[Opening Document excerpt section]
Based on information and insights from some blog posts from the official blog, the reverse-engineering work by Parth Thakkar, and my own analysis, the following steps outline the request flow from the moment you type in your editor to the moment a suggestion appears. These steps focus on the overall architecture and leave out some details for simplicity. Certain mechanisms have likely evolved since the original blog posts were published, but the broad flow and architecture remain largely the same.

The goal here is not to provide an exact, fully up-to-date flow, but to give a general picture of how such a system might work. Here is a high-level schematic of the flow:

What happens under the hood when you type in your editor and Copilot generates a suggestion? The following breakdown explains the 10 main steps involved in the process.

1. Inputs Captured Locally

The extension starts by reading the cursor position, file path, language, and current editor text. It treats your code as the "prompt seed".

2. Build The Base Prompt From The Active File

It takes the text before your cursor (the prefix) and the text after it (the suffix). If there's code on both sides, Copilot switches to a mode called Fill-In-the-Middle (FIM), where the AI learns to generate code that fits neatly between the two. This gives the model a clearer picture of what belongs in the gap.

For example, if your code looks like this:

def get_user(id):
    # Your cursor is here
    return user

def save_user(user):
    # Some code here

The prefix is everything before the cursor:

def get_user(id):

The suffix is everything after the cursor:

    return user
def save_user(user):
    # Some code here

Because the suffix includes return user, the model, after receiving the final prompt (which is currently being built), knows it needs to generate the code in the middle (e.g., user = db.find(id)), so the snippet connects smoothly to both sides. Code is not generated at this stage; we're just saying in the prompt, "Hey, this is the context around where I want help, and here is exactly where code should go."
[Closing Document excerpt section]
* [Action item]:
Answer these about the excerpt on how Copilot produces a suggestion:
(a) Which four things does the extension read at the start?
(b) What mode does Copilot switch to when there is code on both sides of the cursor?
(c) How many main steps does the breakdown cover?
The material after this text comes from a separate source.
[Opening Provided material section]
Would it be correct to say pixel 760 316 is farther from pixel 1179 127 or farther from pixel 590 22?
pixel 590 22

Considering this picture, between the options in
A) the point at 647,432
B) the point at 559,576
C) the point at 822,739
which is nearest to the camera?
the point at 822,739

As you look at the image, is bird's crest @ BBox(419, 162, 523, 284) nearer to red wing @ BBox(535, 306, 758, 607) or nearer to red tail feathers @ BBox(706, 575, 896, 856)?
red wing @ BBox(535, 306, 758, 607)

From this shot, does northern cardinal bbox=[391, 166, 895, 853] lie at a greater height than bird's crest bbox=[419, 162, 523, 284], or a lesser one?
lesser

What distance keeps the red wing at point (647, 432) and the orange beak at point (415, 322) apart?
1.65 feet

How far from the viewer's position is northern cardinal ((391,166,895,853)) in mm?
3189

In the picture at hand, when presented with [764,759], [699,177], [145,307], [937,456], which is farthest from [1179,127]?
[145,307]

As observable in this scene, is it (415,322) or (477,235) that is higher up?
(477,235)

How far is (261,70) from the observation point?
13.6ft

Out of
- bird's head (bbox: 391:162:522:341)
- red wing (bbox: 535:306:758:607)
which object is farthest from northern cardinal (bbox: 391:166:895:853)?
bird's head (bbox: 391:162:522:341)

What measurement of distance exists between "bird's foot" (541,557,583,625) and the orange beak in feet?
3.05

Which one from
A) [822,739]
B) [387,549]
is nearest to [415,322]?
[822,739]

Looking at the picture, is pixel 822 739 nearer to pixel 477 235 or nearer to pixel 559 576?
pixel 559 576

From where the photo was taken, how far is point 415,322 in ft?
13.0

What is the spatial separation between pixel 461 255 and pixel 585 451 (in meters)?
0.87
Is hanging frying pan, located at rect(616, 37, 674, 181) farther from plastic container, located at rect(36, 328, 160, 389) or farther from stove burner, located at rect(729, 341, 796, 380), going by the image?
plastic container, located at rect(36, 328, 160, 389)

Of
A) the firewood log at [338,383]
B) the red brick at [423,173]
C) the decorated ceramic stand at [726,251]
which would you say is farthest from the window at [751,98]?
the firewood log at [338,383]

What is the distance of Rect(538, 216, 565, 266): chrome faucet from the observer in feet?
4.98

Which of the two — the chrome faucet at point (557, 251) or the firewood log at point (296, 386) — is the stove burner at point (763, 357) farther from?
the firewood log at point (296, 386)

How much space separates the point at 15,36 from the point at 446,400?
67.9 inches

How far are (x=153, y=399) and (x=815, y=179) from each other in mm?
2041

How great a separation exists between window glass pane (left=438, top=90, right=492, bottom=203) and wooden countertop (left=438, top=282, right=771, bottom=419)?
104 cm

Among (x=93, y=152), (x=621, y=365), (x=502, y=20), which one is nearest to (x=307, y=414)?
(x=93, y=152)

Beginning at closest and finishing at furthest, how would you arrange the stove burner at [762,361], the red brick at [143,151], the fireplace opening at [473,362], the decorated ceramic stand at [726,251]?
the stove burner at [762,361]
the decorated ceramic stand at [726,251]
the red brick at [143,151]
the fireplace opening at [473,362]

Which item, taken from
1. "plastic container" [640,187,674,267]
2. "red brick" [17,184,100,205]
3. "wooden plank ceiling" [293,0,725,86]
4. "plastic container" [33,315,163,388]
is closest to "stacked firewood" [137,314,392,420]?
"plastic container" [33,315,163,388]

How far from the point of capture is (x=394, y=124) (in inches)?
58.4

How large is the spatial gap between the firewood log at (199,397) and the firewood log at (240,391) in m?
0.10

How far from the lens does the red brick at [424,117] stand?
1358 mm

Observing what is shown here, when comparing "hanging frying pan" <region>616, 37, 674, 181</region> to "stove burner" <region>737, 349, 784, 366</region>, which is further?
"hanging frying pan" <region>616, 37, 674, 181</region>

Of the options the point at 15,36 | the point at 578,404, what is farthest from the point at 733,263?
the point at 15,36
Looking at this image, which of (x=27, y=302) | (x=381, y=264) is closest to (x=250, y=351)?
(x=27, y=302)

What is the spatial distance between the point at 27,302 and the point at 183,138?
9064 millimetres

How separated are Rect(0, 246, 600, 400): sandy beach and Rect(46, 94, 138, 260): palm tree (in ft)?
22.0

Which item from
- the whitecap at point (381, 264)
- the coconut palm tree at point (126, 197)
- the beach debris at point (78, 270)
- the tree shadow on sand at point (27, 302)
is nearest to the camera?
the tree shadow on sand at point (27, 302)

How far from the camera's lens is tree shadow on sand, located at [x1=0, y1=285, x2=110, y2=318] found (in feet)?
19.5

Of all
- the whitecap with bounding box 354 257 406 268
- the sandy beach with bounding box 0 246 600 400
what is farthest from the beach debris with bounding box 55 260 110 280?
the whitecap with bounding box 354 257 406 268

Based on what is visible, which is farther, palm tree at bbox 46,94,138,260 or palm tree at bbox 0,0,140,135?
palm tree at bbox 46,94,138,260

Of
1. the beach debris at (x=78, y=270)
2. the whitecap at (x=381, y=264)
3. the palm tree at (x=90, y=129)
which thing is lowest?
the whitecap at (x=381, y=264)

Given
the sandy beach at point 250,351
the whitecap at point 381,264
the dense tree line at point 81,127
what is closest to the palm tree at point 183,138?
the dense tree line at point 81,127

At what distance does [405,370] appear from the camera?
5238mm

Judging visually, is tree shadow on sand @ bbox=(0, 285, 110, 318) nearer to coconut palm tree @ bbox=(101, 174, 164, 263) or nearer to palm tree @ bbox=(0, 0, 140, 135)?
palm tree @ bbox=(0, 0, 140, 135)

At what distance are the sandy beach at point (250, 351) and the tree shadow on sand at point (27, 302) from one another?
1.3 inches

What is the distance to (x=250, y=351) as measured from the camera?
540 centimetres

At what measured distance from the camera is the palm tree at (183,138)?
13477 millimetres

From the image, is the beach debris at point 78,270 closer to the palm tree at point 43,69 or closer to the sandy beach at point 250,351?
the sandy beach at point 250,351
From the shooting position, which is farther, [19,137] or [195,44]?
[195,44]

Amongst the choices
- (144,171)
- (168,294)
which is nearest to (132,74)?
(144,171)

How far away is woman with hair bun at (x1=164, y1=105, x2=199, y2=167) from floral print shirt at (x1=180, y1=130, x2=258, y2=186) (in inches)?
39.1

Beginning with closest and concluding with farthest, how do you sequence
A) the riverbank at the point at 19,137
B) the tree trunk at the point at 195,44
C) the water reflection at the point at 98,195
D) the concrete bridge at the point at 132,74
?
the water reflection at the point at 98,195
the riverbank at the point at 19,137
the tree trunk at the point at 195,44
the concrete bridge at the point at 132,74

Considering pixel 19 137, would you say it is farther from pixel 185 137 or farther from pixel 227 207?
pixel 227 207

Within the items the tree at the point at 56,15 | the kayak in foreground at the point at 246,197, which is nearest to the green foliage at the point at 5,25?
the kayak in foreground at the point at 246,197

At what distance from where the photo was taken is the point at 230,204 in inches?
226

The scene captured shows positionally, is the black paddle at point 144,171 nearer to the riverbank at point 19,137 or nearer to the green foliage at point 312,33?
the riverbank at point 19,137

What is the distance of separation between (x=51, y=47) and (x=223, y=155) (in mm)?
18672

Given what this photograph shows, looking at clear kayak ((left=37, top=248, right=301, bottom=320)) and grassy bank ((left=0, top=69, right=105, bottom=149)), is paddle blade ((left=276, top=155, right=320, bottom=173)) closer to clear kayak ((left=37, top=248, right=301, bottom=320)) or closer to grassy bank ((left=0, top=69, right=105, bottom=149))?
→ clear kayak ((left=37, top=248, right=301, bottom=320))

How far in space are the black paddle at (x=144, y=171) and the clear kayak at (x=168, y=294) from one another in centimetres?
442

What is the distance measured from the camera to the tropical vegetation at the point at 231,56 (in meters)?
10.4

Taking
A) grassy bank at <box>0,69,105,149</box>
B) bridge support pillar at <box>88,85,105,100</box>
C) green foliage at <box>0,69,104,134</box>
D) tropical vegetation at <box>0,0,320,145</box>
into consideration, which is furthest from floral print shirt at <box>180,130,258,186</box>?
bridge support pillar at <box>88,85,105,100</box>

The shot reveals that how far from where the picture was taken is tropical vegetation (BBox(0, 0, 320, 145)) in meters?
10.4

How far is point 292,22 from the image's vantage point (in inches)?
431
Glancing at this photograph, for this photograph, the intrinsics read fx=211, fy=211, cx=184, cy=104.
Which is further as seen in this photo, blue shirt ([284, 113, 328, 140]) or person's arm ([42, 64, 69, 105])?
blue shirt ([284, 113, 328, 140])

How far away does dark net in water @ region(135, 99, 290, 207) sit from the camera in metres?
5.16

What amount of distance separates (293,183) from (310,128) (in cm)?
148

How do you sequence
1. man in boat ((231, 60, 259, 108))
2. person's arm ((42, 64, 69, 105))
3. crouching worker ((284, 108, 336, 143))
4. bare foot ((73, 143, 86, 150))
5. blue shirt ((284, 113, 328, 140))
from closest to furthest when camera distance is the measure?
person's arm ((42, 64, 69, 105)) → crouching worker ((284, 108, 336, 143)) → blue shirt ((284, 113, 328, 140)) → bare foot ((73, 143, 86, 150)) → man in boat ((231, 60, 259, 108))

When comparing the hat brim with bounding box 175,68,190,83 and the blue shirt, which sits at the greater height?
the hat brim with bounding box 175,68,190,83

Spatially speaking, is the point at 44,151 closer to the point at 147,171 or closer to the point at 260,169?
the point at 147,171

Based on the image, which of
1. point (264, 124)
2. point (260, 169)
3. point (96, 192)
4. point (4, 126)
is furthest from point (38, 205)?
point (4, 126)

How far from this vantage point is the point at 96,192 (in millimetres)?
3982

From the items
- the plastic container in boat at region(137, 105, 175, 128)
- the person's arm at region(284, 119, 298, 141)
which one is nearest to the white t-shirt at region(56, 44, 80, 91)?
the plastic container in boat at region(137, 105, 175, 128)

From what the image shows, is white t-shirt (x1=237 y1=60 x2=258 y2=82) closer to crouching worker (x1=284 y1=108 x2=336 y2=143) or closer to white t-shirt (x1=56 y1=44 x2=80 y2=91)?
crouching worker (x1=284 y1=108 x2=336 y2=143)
[Closing Provided material section]
* [Solution for this task]:
(a) The cursor position, file path, language, and current editor text.
(b) Fill-In-the-Middle (FIM).
(c) 10.